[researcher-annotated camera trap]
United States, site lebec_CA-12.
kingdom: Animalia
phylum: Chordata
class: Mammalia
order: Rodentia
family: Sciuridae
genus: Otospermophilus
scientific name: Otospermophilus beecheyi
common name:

* **WORK ORDER**
The line containing "class: Mammalia" marks where to begin; copy it and every later line exactly, through the end of the data.

* **ANSWER AREA**
class: Mammalia
order: Rodentia
family: Sciuridae
genus: Otospermophilus
scientific name: Otospermophilus beecheyi
common name:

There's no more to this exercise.